Las personas intuyen el valor del sacerdocio y nos conocen en la vida real. He visto a muchos que con su mirada y apoyo nos dicen: Perseveren, ¿quién rezará por nosotros? ¿quién nos consolará en el momento de la aflicción? ¿quién nos perdonará en nombre del mismo Dios? ¿quién nos recordará que cada hijo es una bendición en medio de 50 millones de abortos al año en el mundo? ¿quién nos bendecirá? ¿quién nos hablará del amor de Dios?¿quién le dará sepultura a nuestros difuntos y nos dirá que resucitarán? ¿quién nos ayudará a encontrarle sentido a la vida a la luz de Cristo, que es el camino, la verdad y la vida? ¿quién nos ayudará a educar a nuestros hijos? ¿qué haríamos los domingos sin la Misa? ¿quién nos recordará que los pobres no pueden espera ¿quién visitará a los presos, enfermos y afligidos? ¿quién nos dirá que la sencillez de vida es un valor?
Repetimos: no hay espacio en el sacerdocio para los que dañan a los jóvenes y quien lo haga tendrá que responder. Es un crimen horrendo y el daño que produce es inmenso.

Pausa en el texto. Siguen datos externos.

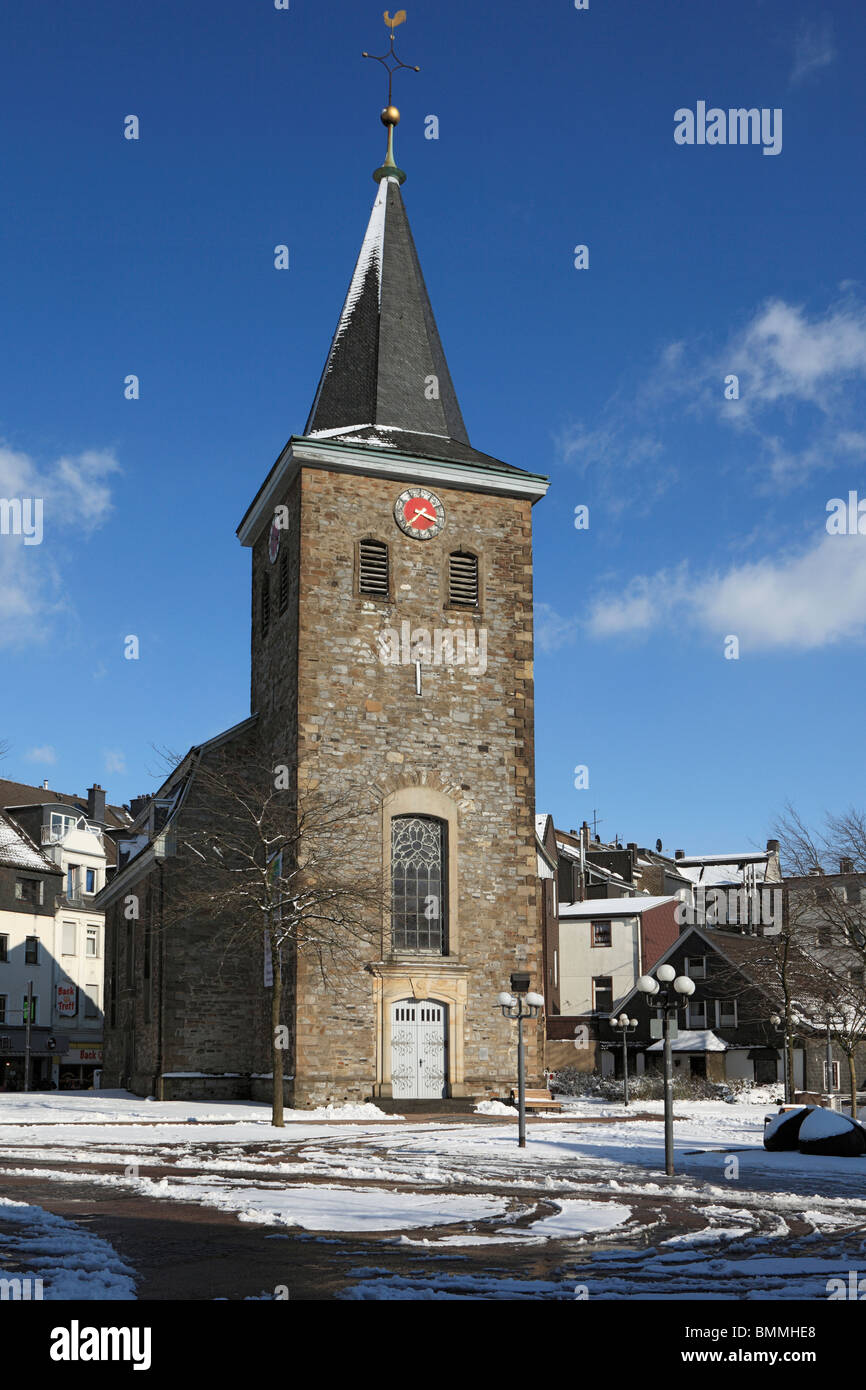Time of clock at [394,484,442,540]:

Se comentaba en una radio que el caso del presbítero Fernando Karadima estaba “entretenido”. Es cruel encontrar “entretenido” el drama de las personas abusadas y de sus familias y que merecen todo nuestro respeto y apoyo, así como el drama de una persona que ha sido declarado culpable y sancionado por el Vaticano. Con las heridas de una comunidad no se juega. Son motivo de oración y de trabajar para que nunca más ocurran estos hechos. Es fundamental conocer la verdad, hacer justicia y abrirse al perdón, la misericordia y la reconciliación. No es lícito convertir en leña el árbol caído.
Es la hora de trabajar con más intensidad para que la viña del Señor sea el lugar dónde resplandezca el amor de Cristo y su Santidad. Ello se vive en nuestros colegios y parroquias y no me equivoco cuando afirmo que no hay lugares más seguros que éstos para los jóvenes. No los hay.